Decode Your Child’s Coloring Pages
Children love to give color, and their work is a representation of their inner world. Most kids don’t think about or censor their artwork. For the past 40 years, I’ve used children’s Coloring Web pages as an important part of my pediatric practice. At each well-child visit starting at four or five 5 yrs . old, our nurse asks the kid to “give color an image of your family doing something.” To simplify the process, each exam room is equipped with blank white paper on a clipboard with a black color felt pen.
The family colouring helps me review development at confirmed instant, and it may word of advice me off to potential problems. An individual color is a snapshot of any child’s viewpoint — of her role in the family, her romantic relationship to other family members, and her self-esteem. It also may show strengths in the child and the family that are important to identify and validate. It can indicate cultural patterns that provide me an improved knowledge of some behaviors or beliefs. I usually ask the parents because of their impression of the colouring web page, because our discussion can deliver even more info that might not come up often.
A big caveat here: We all want to find hidden meanings in Color Pages, but be cautious about overinterpreting. It isn’t a good idea to read too much into your child’s sketches. Instead, use them as an chance to talk with your child about what he or she has attracted. Then ask questions about them to improve communication between you. Do your best to avoid offering too many of your own impressions. I purposely keep the conversation very open-ended: “Tell me about your colouring. Who will be the people in the picture? What exactly are they doing?” For examples of what you might be looking for with your personal children, check out my examination of the kids’ Coloring Pages.
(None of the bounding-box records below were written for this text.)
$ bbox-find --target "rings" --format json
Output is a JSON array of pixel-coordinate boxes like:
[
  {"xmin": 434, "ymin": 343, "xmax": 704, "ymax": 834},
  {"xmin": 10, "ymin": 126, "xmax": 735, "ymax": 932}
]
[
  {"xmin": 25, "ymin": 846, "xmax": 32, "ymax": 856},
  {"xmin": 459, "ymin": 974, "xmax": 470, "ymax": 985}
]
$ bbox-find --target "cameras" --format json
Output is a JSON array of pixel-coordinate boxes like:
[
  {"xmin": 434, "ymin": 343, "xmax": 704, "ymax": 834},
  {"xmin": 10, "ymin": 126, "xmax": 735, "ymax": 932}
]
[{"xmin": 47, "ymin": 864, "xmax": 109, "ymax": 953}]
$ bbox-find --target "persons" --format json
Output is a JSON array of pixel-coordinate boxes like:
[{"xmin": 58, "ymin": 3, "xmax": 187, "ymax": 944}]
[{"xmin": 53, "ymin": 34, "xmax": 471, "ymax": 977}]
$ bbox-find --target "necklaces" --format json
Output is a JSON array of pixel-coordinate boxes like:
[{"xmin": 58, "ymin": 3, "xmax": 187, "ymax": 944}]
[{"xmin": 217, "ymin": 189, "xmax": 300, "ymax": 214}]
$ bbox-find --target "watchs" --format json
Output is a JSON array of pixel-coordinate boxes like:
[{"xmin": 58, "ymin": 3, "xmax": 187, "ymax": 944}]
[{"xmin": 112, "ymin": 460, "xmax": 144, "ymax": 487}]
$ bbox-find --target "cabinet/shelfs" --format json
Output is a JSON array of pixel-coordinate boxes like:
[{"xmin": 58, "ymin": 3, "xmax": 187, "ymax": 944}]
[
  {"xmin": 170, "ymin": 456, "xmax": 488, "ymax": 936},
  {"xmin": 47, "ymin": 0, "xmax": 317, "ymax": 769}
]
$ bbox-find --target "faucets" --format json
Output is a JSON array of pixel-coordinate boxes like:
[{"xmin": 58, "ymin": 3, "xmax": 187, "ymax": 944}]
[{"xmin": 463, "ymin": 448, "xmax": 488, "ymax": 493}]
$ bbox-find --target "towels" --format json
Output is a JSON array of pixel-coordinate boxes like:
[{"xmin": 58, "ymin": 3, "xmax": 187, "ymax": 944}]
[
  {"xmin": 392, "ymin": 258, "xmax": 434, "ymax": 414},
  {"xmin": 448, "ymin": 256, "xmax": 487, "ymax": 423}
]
This first picture is a superb exemplory case of how artwork can be considered a springboard for discussion. It was drawn by a patient of mine when she was 11. She possessed lived together with her mom since labor and birth and she has no siblings. On the surface, her physical health, schoolwork, and public development were just fine. But she made friends slowly but surely and she was unusually wary of leaving her mother to go to friends’ houses. She preferred to get friends come to her house and play while her mom was nearby. I had been worried that their close connection got truly in the way of her learning how to separate from her mother, which really is a necessary part of development.
I hadn’t had the opportunity to understand this point across at previous office sessions. But with this coloring, I had an opening. Just how they were located so closely together, and the fact that a short string connected the mom and little princess, stood out to me. When I asked Mommy, “What do you think relating to this picture?” she primarily talked happily about her daughter’s coloring skills. But then she accepted that she could see what I’d been seeking to state about their romance. We were able to discuss it, and she remaining the office motivated to help her little princess (and herself ) discover ways to separate psychologically while retaining their adoring and close marriage.
Colouring skills often begin to tell a story in kindergarten. Although kids as of this age tend to use simple keep figures, you will often choose things up from cosmetic expressions, where members of the family are put, and what they’re doing. This second picture, drawn with a 5-year-old girl, can be an exemplory case of that. She drew her mother on the very good left, accompanied by the family dog, her daddy, herself, and her 8-year-old sibling. The lady drew herself as larger than her parents — this typically shows good self-esteem. It’s worthwhile noting that she located herself between her daddy and brother: When children are between 4 and 6 years old, they develop a sense of their gender identity. As a part of this normal developmental process, girls often get bodily and emotionally nearer to their dad (males this age have a tendency to get closer to their mom), and the thoughts are temporary.